When We Listen

During Wild Mornings, we spend a lot of time in silence. For me, silence is something of an itchy blanket. It's uncomfortable at first but if I just forget about it for a second, it keeps me warm.

But the best thing about silence isn't the budding comfort. It's hearing what others have to say. While they're making tea, stirring in the cayenne pepper, pulling pages of their book apart, twisting their toes under the covers, gazing at their children.

The stories come pouring out like hot honey water. After a few moments hearing the creaks of the house and mumblings about the weather, women open up. They tell us about a framed photo we pass in the hallway, about their passions and personal needs, dreams, faults, habits. Like setting a table, they carefully place china all over the room, small fragile moments that feel comfortable and pretty. Occasionally will come the turkey and mashed potatoes: heavy moments that make us wonder how we ever knew them without it.

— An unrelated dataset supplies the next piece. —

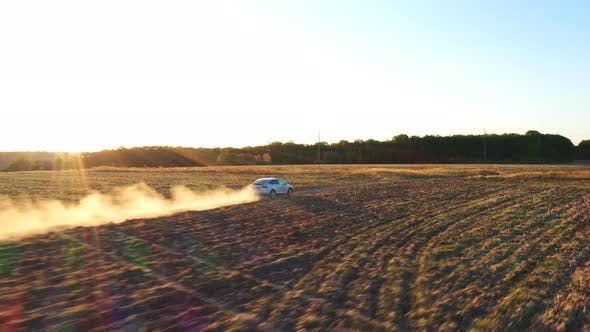 Thumbnail for Aerial Shot of Electrical Car Moving on Off-road Route Leaving Dust Trail Behind. New Auto Driving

One woman in particular, I remember well. She seemed shy at first, nervous about the process. She told us cherry juice is good for your bones, her and her husband drink cherry juice mixed with orange juice every morning. We sat down for tea and chatted for a long while after this, admiring the morning light and her stories about childhood, retiring, and how hummingbirds migrate during the winter. Everything, really.

I received a phone call from her a few days later. She was calling to tell us "thank you." Thank you for listening. Thank you for letting me tell my story. I realized I haven't been able to talk about myself in a while and this is something I'll always cherish. Thank you for giving me time.

It's easy to forget to listen and completely understand what it means to hear people. The Wild Morning has brought us a stage for listening...with intent. Intent to share their story. Intent to put their words on a spinning mass like we're making a pinch pot out of clay. Because my goodness, it's their story - what makes them, them. If we're not listening to let them grow, what are we doing?